Machine Learning Engineer
Atlanta, Georgia
Data /
Full-Time /
Hybrid
Position Overview
ShyftLabs is seeking an experienced Machine Learning Engineer (AI & Conversational Systems) to join our growing team in Atlanta. In this role, you will design, build, and maintain scalable ML infrastructure while leading initiatives in AI-driven solutions, natural language processing (NLP), and chatbot development. You will deploy production-ready machine learning and conversational AI systems that drive measurable business impact for Fortune 500 clients. This position requires deep expertise in cloud platforms, ML operations, and end-to-end pipeline development, with a strong focus on AI engineering and conversational AI applications.
About ShyftLabs
Founded in early 2020, ShyftLabs is a growing data product company working primarily with Fortune 500 enterprises. We deliver digital solutions that accelerate business growth across industries, with a strong focus on creating value through AI-driven innovation and automation.
Job Responsibilities
- AI Engineering & Chatbot Development: Design and implement conversational AI platforms, intelligent chatbots, and NLP-driven solutions to enhance customer engagement and automate business processes.
- Design, build, and maintain highly scalable, robust, and efficient cloud infrastructure using AWS services (SageMaker, EC2, S3, Lambda, and other ML-focused AWS offerings).
- Develop automation and orchestration of ML pipelines, integrating data ingestion, feature engineering, model training, and deployment processes.
- Build and deploy production-ready ML models for applications including pricing optimization, operational efficiency, predictive analytics, and conversational AI.
- Implement NLP solutions for tasks such as intent recognition, entity extraction, sentiment analysis, and contextual understanding.
- Collaborate with cross-functional teams (data scientists, AI engineers, software developers, and business stakeholders) to deliver end-to-end ML and AI-powered chatbot solutions.
- Optimize data processing pipelines and AWS resources to ensure low-latency, cost-effective operation.
- Implement monitoring, alerting, and failover strategies to ensure platform reliability and model performance.
- Stay updated with emerging trends in AI engineering, large language models (LLMs), conversational AI, and MLOps best practices.
Basic Qualifications
- Bachelor’s or Master’s degree in Computer Science, Engineering, Machine Learning, or a related quantitative field.
- 3+ years of experience in machine learning engineering with a focus on ML infrastructure and AI applications.
- Hands-on experience with AWS services including SageMaker, EC2, S3, Lambda, Glue, and other ML-focused AWS offerings.
- Proficiency in Python, SQL, and ML frameworks (TensorFlow, PyTorch, scikit-learn).
- Experience with NLP frameworks and libraries (spaCy, Hugging Face Transformers, Rasa, OpenAI APIs, or similar).
- Experience designing, building, and deploying chatbots or conversational AI systems at scale.
- Knowledge of orchestration tools (Apache Airflow, Kubeflow, or MLflow).
- Familiarity with CI/CD pipelines and DevOps tools for continuous integration and deployment.
- Experience with containerization and orchestration (Docker, Kubernetes).
- Experience with data processing frameworks (Spark, Pandas, Dask).
- Strong understanding of ML algorithms, model evaluation, and production deployment challenges.
- Experience with real-time ML inference, streaming data, and A/B testing frameworks.
We are proud to offer a competitive salary alongside a strong healthcare insurance and benefits package.
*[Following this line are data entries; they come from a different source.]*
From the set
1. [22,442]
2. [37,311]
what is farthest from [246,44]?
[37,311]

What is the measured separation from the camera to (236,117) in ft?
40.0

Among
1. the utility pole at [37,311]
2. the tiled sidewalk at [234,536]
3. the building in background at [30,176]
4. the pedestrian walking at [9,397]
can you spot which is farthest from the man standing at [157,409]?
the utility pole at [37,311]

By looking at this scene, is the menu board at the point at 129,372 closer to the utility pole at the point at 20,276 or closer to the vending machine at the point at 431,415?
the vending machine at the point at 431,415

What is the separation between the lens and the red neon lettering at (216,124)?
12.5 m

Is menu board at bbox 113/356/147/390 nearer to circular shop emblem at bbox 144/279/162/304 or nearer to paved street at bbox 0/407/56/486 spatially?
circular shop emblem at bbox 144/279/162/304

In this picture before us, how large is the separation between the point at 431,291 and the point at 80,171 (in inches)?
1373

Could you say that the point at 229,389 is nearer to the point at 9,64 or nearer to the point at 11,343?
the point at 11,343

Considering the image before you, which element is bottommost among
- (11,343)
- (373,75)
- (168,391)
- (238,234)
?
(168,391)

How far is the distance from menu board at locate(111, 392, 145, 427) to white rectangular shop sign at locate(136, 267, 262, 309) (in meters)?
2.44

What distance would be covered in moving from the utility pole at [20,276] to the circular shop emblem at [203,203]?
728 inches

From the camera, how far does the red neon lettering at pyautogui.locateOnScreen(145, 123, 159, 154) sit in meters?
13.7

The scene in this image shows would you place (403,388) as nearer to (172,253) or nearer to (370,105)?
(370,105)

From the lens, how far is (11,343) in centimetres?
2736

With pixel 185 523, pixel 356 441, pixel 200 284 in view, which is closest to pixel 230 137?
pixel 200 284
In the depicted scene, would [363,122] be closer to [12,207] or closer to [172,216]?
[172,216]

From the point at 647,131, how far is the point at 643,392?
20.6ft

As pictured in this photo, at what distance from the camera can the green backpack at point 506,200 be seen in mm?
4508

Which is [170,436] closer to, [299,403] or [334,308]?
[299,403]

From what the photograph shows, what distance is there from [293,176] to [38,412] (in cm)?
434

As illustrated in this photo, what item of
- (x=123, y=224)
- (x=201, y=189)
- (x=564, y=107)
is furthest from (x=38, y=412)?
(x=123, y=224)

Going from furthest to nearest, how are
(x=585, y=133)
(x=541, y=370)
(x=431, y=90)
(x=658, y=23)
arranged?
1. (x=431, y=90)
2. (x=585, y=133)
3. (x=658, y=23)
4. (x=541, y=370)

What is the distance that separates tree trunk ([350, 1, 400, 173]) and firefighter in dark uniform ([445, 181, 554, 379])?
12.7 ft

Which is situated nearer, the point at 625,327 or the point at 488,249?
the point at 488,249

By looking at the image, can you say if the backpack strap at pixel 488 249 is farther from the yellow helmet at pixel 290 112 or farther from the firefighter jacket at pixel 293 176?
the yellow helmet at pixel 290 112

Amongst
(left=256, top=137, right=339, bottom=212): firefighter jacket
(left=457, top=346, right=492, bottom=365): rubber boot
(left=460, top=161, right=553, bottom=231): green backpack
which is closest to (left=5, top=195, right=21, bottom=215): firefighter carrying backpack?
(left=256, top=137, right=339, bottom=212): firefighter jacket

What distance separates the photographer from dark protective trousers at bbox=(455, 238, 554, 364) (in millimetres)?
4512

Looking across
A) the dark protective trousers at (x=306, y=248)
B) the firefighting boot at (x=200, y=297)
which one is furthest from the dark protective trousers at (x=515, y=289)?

The role is preferably hybrid in Atlanta, with 3+ days per week spent in our downtown office. We pride ourselves on the growth of our employees, offering extensive learning and development resources.
ShyftLabs is an equal-opportunity employer committed to creating a safe, diverse, and inclusive environment. We encourage qualified applicants of all backgrounds including ethnicity, religion, disability status, gender identity, sexual orientation, family status, age, nationality, and education levels to apply. If you are contacted for an interview and require accommodation during the interviewing process, please let us know.